Exercise description:
Can you list the lines starting at the one containing "Across the group" and ending at the end of the items as a numbered list, with blank lines and pictures left out?

Items contained in a dataset:
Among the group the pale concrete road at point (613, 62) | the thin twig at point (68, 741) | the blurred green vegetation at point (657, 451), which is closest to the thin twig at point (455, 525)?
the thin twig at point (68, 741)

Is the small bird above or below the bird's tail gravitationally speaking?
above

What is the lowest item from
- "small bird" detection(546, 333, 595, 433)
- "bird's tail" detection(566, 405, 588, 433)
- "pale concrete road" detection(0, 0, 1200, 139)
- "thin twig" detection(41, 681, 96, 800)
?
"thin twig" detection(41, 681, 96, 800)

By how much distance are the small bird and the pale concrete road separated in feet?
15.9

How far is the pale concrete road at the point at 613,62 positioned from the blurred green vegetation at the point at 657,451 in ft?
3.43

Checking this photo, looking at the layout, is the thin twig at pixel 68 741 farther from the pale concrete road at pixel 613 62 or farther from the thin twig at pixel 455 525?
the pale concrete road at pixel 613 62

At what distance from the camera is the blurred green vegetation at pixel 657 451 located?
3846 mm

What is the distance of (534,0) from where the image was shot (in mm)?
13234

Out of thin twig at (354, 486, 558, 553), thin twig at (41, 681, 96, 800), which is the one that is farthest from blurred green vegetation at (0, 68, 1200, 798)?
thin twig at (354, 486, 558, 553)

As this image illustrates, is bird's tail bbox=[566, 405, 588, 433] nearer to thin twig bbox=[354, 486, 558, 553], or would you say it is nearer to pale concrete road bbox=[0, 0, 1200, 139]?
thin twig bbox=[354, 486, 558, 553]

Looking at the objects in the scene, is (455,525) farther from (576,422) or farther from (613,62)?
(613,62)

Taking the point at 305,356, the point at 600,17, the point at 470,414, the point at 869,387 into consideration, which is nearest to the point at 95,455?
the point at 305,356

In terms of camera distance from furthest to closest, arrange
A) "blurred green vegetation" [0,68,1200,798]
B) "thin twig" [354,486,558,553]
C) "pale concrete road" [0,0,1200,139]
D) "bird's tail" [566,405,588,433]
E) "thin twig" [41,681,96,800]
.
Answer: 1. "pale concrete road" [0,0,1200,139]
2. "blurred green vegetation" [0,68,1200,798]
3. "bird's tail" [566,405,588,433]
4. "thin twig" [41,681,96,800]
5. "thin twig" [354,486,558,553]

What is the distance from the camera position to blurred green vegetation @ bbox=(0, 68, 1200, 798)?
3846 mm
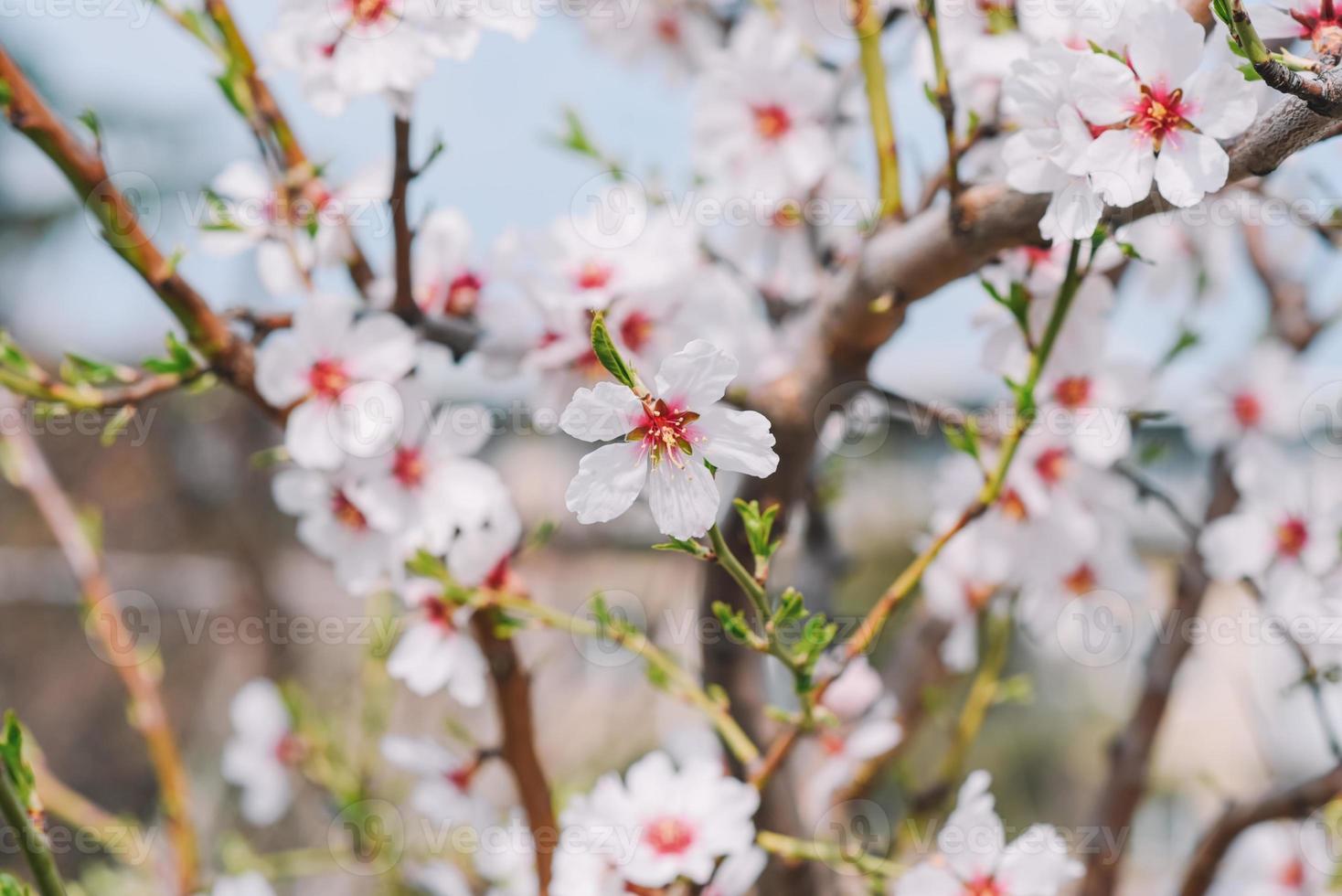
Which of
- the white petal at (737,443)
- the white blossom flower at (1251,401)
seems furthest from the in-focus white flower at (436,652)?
the white blossom flower at (1251,401)

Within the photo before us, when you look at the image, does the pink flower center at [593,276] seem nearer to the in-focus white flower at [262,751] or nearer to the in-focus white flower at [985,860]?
the in-focus white flower at [985,860]

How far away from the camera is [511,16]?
59 cm

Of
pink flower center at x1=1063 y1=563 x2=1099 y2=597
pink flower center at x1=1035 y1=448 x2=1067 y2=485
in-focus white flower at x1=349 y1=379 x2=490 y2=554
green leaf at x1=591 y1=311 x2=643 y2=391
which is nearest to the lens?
green leaf at x1=591 y1=311 x2=643 y2=391

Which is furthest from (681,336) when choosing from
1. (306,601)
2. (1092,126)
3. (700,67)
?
(306,601)

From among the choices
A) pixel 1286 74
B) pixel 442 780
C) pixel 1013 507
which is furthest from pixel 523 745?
pixel 1286 74

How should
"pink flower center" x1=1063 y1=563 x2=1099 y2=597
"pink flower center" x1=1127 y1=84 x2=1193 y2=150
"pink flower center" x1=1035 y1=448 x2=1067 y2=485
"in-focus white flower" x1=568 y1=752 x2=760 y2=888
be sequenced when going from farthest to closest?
"pink flower center" x1=1063 y1=563 x2=1099 y2=597
"pink flower center" x1=1035 y1=448 x2=1067 y2=485
"in-focus white flower" x1=568 y1=752 x2=760 y2=888
"pink flower center" x1=1127 y1=84 x2=1193 y2=150

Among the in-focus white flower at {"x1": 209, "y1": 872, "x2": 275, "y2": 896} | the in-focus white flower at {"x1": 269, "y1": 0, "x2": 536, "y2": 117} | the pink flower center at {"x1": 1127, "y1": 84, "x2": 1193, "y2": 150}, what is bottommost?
the in-focus white flower at {"x1": 209, "y1": 872, "x2": 275, "y2": 896}

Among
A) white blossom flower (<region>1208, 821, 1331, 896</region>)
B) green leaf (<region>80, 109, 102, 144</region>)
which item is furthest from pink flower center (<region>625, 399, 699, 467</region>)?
white blossom flower (<region>1208, 821, 1331, 896</region>)

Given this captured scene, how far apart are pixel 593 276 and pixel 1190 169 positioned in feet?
1.22

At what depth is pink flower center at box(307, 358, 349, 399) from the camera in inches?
25.8

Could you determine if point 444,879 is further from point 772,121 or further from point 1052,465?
point 772,121

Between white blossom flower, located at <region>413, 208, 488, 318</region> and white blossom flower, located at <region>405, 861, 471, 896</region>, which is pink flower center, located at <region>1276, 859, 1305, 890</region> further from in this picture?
white blossom flower, located at <region>413, 208, 488, 318</region>

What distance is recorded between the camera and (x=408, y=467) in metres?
0.68

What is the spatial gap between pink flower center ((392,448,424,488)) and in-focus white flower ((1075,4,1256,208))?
0.44 meters
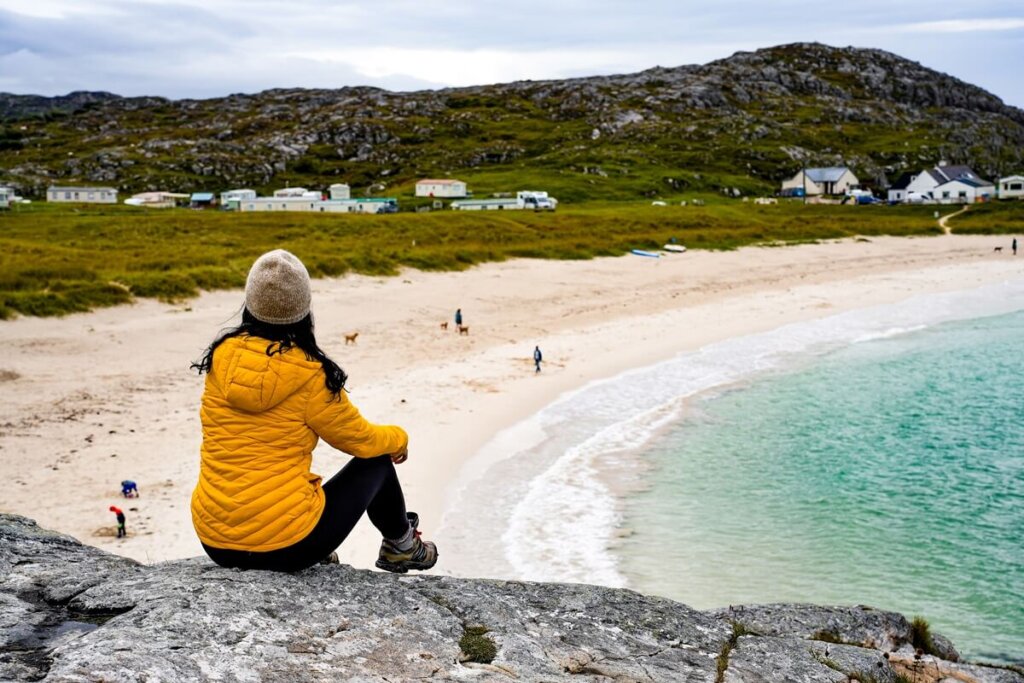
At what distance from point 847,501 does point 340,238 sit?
4243 cm

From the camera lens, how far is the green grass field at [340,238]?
31.6m

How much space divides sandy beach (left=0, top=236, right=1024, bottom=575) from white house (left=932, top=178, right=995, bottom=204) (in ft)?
240

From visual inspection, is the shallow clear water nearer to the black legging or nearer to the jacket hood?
the black legging

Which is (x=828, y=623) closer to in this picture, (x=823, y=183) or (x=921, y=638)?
(x=921, y=638)

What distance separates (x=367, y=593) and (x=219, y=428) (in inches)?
57.3

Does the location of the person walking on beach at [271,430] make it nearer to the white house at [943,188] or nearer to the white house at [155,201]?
the white house at [155,201]

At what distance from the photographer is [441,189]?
105 metres

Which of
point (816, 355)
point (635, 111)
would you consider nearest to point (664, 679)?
point (816, 355)

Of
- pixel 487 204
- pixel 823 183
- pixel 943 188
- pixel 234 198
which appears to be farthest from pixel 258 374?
pixel 823 183

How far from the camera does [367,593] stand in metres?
5.87

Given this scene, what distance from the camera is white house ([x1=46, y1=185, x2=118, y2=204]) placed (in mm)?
104688

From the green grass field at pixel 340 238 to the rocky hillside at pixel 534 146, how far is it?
3091 centimetres

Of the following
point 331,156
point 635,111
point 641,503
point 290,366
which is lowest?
point 641,503

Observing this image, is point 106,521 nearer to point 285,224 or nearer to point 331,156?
point 285,224
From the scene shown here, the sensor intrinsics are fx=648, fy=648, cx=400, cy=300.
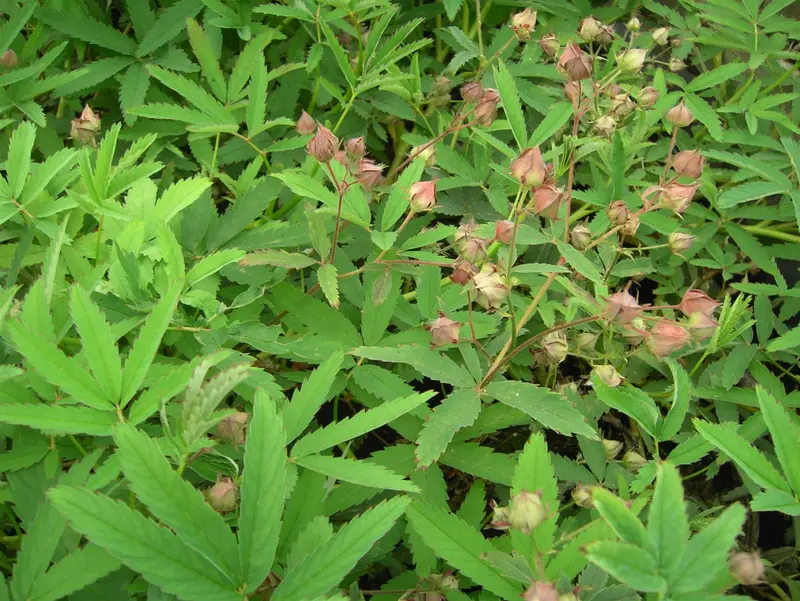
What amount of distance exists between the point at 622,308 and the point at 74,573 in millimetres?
834

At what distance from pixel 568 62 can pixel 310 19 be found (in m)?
0.66

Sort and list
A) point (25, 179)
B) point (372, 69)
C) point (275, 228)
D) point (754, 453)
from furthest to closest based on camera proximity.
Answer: point (372, 69) → point (275, 228) → point (25, 179) → point (754, 453)

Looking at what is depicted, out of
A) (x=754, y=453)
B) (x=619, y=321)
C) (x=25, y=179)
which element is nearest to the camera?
(x=754, y=453)

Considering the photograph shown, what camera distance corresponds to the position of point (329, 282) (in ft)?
3.72

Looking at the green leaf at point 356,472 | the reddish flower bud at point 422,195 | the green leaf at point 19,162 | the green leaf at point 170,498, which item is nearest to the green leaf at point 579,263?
the reddish flower bud at point 422,195

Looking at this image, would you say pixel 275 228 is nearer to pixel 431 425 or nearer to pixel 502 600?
pixel 431 425

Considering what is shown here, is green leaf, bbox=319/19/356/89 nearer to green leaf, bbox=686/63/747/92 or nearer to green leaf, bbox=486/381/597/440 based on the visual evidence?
green leaf, bbox=486/381/597/440

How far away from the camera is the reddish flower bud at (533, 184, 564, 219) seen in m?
1.05

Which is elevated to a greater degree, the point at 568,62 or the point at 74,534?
the point at 568,62

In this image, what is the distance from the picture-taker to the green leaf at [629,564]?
61cm

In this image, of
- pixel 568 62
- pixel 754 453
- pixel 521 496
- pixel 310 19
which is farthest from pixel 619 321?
pixel 310 19

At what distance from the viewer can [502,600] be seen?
3.02 feet

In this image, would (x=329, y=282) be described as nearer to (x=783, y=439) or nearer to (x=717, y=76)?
(x=783, y=439)

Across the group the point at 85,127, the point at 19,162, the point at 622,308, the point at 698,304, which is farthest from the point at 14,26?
the point at 698,304
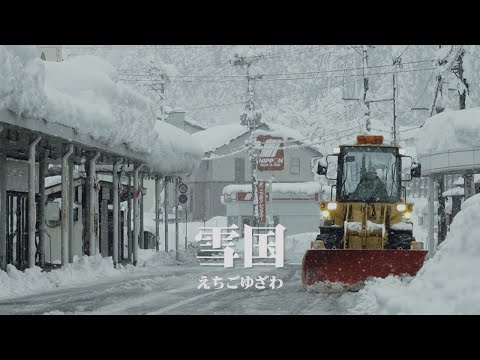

Response to this task:
1. Across the group the point at 85,127, the point at 19,162, the point at 622,308, the point at 698,304, which is farthest from the point at 14,26?
2. the point at 698,304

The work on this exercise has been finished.